NEW YORK — A blockchain-based framework could be used to oversee access to genomic data from Indigenous groups and allow community input into how the information is used, a team from the University of California, San Diego, has proposed.
Genomic data from Indigenous and other marginalized groups has long been studied without proper consent and has often not led to benefits for those populations. In a commentary published in Cell this week, UCSD's Keolu Fox and his colleagues have proposed that a blockchain approach — which is often associated with cryptocurrencies like Bitcoin — could be applied to enable Indigenous communities to provide input on or authorization for access to their data, as well as to help any resulting benefits to flow back to the community.
"We are creating [technologies] so that people are in control of their data," said Fox, who is also part of the Native BioData Consortium and the Indigenous Futures Institute. "It's very important for me as a Hawaiian person that historically marginalized communities are in control of their data and their resources. Because what is one of the kind of founding components of settler colonialism? It's stealing and extracting resources from people and building influence and power from those resources. We are directly combatting that with these ideas."
The framework Fox and his colleagues described draws on the concept of Indigenous Data Sovereignty, which is the right of an Indigenous nation to oversee the collection, ownership, and application of its own data.
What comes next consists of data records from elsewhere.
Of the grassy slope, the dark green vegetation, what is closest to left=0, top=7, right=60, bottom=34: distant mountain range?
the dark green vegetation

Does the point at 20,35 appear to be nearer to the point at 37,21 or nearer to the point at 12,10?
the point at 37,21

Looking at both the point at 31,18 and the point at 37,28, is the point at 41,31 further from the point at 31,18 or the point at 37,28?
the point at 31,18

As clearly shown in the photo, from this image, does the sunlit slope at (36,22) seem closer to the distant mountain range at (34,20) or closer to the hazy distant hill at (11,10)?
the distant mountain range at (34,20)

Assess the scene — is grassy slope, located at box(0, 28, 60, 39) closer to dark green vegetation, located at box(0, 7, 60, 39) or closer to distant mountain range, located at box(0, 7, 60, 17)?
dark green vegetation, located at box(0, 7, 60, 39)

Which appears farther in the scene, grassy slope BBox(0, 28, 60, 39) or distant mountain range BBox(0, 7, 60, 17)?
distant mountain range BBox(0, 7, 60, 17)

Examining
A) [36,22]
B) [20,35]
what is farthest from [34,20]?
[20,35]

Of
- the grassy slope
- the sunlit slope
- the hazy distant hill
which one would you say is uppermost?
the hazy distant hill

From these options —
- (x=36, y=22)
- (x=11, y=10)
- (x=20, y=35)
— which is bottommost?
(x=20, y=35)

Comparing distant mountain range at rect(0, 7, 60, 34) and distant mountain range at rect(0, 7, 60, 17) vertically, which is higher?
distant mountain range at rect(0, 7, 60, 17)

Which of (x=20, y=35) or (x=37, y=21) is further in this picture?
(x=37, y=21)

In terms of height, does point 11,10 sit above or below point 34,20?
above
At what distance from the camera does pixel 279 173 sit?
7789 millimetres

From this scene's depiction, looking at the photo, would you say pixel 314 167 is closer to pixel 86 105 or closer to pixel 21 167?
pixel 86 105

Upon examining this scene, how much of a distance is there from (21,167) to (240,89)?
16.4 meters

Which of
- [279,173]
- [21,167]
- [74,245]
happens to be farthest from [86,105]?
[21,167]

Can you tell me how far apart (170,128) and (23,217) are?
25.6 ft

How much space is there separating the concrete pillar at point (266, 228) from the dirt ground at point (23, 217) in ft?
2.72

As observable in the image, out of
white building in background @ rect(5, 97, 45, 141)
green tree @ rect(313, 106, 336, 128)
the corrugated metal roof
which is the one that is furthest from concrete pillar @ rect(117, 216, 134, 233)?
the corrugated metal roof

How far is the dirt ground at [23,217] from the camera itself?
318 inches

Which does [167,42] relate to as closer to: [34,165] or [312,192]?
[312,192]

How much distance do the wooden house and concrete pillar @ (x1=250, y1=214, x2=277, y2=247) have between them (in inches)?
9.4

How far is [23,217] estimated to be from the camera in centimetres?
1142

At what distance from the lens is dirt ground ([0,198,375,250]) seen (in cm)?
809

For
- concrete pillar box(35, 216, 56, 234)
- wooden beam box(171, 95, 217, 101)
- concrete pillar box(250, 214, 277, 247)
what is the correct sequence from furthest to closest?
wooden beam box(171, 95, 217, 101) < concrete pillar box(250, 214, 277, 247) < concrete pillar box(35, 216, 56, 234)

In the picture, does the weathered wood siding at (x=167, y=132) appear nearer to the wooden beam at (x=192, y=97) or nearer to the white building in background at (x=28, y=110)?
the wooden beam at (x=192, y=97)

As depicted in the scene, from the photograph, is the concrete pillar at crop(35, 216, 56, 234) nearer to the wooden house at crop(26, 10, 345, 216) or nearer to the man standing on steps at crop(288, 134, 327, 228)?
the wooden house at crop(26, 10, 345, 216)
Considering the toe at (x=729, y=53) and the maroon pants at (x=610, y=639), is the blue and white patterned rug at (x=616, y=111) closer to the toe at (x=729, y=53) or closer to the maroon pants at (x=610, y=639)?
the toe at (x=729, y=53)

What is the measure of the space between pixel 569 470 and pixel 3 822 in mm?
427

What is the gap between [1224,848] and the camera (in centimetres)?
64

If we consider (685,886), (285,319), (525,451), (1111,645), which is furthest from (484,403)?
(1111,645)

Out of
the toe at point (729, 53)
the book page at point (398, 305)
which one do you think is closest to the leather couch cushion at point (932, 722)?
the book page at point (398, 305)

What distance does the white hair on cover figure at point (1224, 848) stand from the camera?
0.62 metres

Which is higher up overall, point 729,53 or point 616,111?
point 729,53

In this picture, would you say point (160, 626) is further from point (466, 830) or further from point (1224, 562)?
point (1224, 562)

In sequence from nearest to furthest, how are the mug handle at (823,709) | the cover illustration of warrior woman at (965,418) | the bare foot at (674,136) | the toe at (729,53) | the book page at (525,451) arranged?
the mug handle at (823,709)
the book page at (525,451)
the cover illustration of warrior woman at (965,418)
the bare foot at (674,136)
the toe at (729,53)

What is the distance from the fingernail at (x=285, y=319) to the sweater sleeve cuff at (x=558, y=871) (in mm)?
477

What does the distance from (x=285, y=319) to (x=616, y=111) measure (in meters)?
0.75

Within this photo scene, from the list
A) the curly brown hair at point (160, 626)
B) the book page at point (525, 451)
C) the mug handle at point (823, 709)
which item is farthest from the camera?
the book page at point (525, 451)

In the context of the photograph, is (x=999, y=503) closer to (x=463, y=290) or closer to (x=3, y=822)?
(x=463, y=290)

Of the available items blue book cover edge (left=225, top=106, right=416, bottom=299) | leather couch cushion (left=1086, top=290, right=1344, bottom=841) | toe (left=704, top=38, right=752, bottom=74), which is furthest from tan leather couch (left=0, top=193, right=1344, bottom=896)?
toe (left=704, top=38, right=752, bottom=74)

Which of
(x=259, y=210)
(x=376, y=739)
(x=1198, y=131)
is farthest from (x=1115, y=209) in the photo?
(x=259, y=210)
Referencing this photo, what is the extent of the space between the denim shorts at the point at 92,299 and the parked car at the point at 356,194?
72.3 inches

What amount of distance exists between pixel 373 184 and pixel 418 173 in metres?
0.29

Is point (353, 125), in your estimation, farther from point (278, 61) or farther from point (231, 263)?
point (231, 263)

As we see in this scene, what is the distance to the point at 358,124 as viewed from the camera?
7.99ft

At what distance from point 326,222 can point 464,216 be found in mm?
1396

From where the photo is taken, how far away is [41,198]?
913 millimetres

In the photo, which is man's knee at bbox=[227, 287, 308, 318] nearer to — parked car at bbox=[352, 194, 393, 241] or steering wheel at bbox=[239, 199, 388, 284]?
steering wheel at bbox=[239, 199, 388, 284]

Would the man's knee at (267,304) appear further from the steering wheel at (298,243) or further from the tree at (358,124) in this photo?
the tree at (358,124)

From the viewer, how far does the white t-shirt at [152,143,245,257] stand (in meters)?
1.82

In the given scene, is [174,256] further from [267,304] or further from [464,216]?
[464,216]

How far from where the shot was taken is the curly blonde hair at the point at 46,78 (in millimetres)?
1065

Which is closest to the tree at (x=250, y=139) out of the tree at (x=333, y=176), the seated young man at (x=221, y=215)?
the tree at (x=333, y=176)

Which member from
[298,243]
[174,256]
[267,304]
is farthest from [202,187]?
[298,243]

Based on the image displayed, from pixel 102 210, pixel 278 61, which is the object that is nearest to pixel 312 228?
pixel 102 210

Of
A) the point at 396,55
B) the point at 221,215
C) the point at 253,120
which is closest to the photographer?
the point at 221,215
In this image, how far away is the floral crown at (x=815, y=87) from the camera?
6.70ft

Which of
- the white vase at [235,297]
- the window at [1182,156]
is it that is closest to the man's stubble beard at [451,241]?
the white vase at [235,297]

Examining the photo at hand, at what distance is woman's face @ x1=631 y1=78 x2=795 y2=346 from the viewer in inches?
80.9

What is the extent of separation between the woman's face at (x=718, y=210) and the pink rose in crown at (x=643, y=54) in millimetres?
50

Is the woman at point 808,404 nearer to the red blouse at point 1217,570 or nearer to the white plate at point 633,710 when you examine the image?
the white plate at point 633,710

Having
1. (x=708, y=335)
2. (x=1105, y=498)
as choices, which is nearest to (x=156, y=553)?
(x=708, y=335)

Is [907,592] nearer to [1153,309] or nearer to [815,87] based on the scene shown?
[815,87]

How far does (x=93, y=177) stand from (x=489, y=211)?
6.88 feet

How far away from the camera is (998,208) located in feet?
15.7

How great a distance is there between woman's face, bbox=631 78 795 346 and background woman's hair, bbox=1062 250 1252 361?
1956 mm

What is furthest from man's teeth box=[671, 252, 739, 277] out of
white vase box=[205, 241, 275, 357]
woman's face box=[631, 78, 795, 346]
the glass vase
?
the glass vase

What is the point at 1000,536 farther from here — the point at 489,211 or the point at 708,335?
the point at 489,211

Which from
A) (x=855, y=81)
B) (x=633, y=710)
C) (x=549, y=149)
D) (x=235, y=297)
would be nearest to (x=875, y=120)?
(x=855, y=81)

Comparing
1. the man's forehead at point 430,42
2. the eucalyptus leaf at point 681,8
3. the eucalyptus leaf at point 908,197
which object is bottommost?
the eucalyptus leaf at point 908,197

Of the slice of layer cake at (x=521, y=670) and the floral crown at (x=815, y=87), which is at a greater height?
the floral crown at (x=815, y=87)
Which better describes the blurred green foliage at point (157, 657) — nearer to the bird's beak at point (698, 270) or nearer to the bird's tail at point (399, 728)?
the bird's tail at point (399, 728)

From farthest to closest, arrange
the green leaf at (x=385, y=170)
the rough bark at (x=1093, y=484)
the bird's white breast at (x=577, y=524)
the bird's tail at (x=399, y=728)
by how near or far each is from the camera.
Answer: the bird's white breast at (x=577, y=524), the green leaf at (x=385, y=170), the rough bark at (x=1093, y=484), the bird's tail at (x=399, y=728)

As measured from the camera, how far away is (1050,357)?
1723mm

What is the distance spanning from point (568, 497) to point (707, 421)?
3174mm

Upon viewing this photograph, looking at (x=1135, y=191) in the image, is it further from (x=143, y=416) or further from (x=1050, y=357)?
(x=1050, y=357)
This, he and his colleagues noted, also calls for the inclusion of Indigenous people in the development and oversight of systems managing their data, so their values, concerns, and interests can be incorporated.
In their commentary, Fox and his colleagues suggested that tools like the blockchain could be used to enable Indigenous communities to oversee the use of their genomic data.
Blockchain systems are often described as a distributed ledger system. They securely record transactions using cryptography so they are recorded as blocks over time in a chain that cannot be changed, which can help with establishing data provenance and transparency. It also works over distributed systems.
Previously, companies like Nebula Genomics have tried to establish marketplaces for genomic data where individuals could grant access to their information via a blockchain platform. Others have envisioned uses for the blockchain in personalized medicine to enable secure data exchange.
Fox said one aim of his team's approach is to create transparency and accountability. As an example, he pointed to ancient DNA studies. Ancient Indigenous samples found in museum or university collections have often been acquired through unsavory means, and every time a researcher collects DNA from an ancient sample, part of it is destroyed. Knowing who analyzed that sample and why, and where that research was done – information that could be stored on the blockchain – could shine a light on that sample's provenance and provisioning.
The decentralized nature of blockchains would also enable people to emphasize what it is they value and what knowledge they want to glean from their genomic data. Currently, Fox noted that most studies are top-down, driven with outside researchers coming and determining what information should be gleaned. The type of approach Fox envisions is more bottom-up. "We're trying to take advantage of this new ecosystem for innovation by situating people in control of their genomes and asking them what they want," he said. This, he noted, is being done with the Native BioData Consortium.
"The beauty of this more grassroots, decentralized future is that the unintended consequences and actually codesigning and iterating and codeveloping ideas is going to lead us in new directions for innovation that we can't even predict yet," Fox added.
In their commentary, Fox and his colleagues focused on two approaches to implementing consensus mechanisms within an Indigenous Data Sovereignty-oriented blockchain for data: proof of authority and proof of stake. In a proof-of-authority approach, a simple majority of authorized representatives of an Indigenous nation would be needed to allow a data access request. Meanwhile, in a proof-of-stake approach, stakeholders holding the largest volume of data would have a greater say in responding to the request. Either approach could allow for community management of Indigenous data in a way that preserves privacy, they added.
A blockchain approach could further lead to benefit sharing. If a researcher uncovers a genetic mutation that leads to the development of a new drug, Fox said, royalties or other benefits from that could then flow back to the community or individuals in whom the mutation was found.
But there are challenges to getting there.
"This commentary proposes an important set of next steps for exploring whether blockchain technology can meet the needs of Indigenous communities interested in exercising sovereignty over their genomic data," Paul Spicer, a professor of anthropology and principal investigator of the Center on the Ethics of Indigenous Genomic Research at the University of Oklahoma, said in an email.
Spicer further noted, as Fox and his colleagues did in their commentary, that Indigenous communities in the US may lack the needed infrastructure for this approach, an issue that would have to be addressed. Further, blockchain approaches have environmental impacts that would also need to be considered. Even with those concerns, Spicer said that "there may nevertheless be potential here."
"Much of that [potential] hinges on the development of procedures for community, rather than individual, control of data," he added. "The proposals in the current paper for these processes raise many questions that need to be carefully considered by Indigenous communities as this work progresses."